🤖 AI Summary
This work addresses the automatic completion task in large language model (LLM)-based chatbot interactions. We formally define “chat interaction auto-completion” as a novel task and introduce ChaI-TeA—the first open-source, reproducible evaluation framework specifically designed for it. ChaI-TeA comprises a rigorous task formulation, a diverse benchmark dataset reflecting real-user linguistic variability, and a multi-dimensional evaluation protocol assessing accuracy, ranking quality, intent consistency, and natural language diversity. Our method integrates interactive context modeling, LLM-based sequence generation, and a learned re-ranking module, evaluated via a hybrid automated + human annotation protocol. Benchmarking across nine state-of-the-art LLMs reveals that while completion accuracy is reasonably high, ranking performance—i.e., prioritizing the most appropriate completions—is markedly deficient.

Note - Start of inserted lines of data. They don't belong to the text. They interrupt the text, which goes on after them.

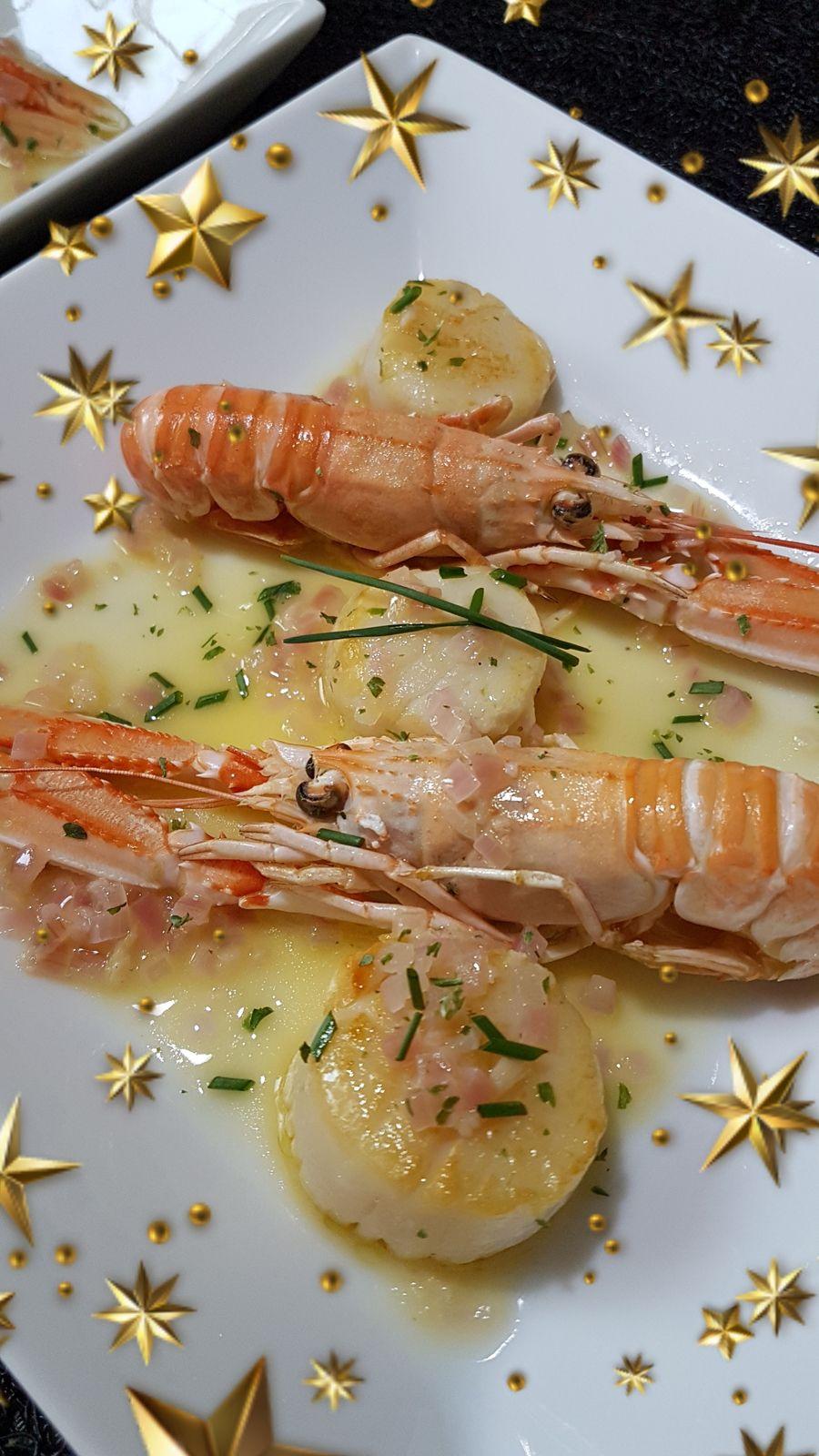 spécial fêtes de fin d'année n°9 - Duo de Saint-Jacques et langoustines à la sauce citron gingembre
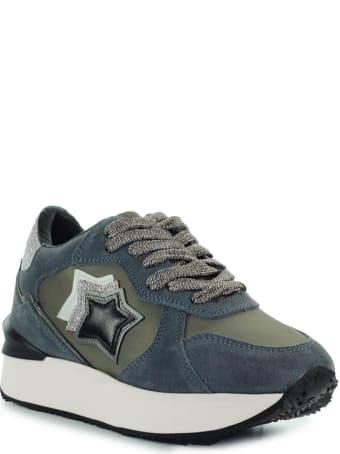 Atlantic Stars Andromeda Grey Glitter Sneaker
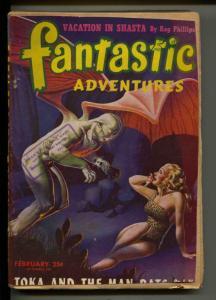 Fantastic Adventures-Pulp-2/1946-J. W. Pelkie-Richard Casey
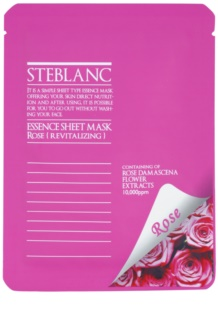 Steblanc Essence Sheet Mask Rose revitalisierende Gesichtsmaske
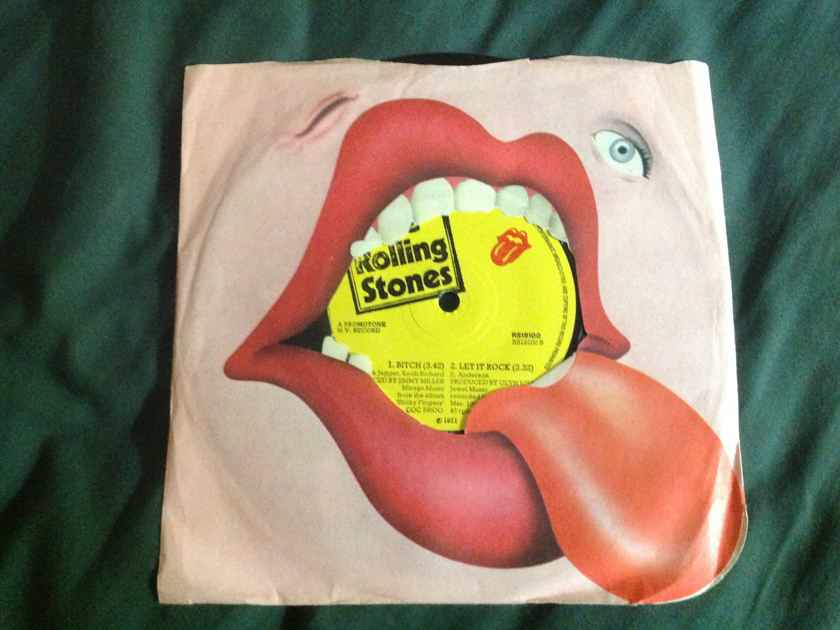 Rolling Stones - Brown Sugar/Bitch/Let It Rock Rolling Stones Records 3 Track 7 Inch  EP UK 1971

All components of ChaI-TeA, including code, data, and evaluation scripts, are publicly released to support standardized research and practical deployment in conversational AI.
📝 Abstract
The rise of LLMs has deflected a growing portion of human-computer interactions towards LLM-based chatbots. The remarkable abilities of these models allow users to interact using long, diverse natural language text covering a wide range of topics and styles. Phrasing these messages is a time and effort consuming task, calling for an autocomplete solution to assist users. We introduce the task of chatbot interaction autocomplete. We present ChaI-TeA: CHat InTEraction Autocomplete; An autcomplete evaluation framework for LLM-based chatbot interactions. The framework includes a formal definition of the task, coupled with suitable datasets and metrics. We use the framework to evaluate After formally defining the task along with suitable datasets and metrics, we test 9 models on the defined auto completion task, finding that while current off-the-shelf models perform fairly, there is still much room for improvement, mainly in ranking of the generated suggestions. We provide insights for practitioners working on this task and open new research directions for researchers in the field. We release our framework to serve as a foundation for future research.